Pub Date : 2010-04-01
Jacek Majewski, Ewa Górnik-Właszczuk, Bogdan Koczy, Rafał Szczygieł

Background: Pulmonary haemorrhage due to negative airway pressure is a very rare but potentially fatal complication of general anaesthesia. Only a few such cases have been reported in the literature.
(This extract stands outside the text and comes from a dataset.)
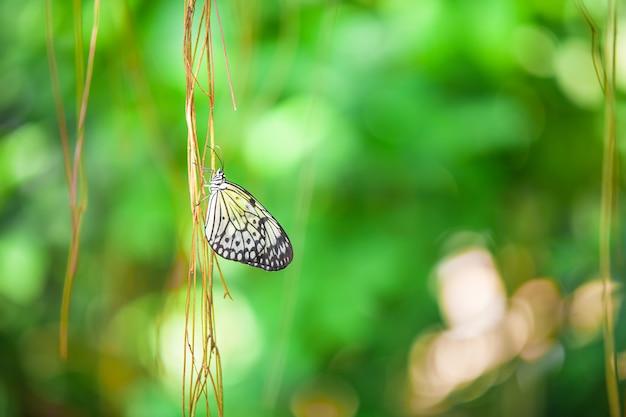 Primo piano di una farfalla sul ramo Foto Premium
Case report: A previously healthy, 25-year-old man underwent general anaesthesia for internal stabilisation of a fractured clavicle. Shortly after extubation, he developed laryngospasm followed by pulmonary bleeding and acute respiratory failure. A CT-scan revealed acute pulmonary oedema. The patient was treated with mechanical ventilation and recovered completely after 72 hours.

Conclusion: This rare complication may occur unexpectedly during routine anaesthesia. The rapid recognition and management of laryngospasm is essential.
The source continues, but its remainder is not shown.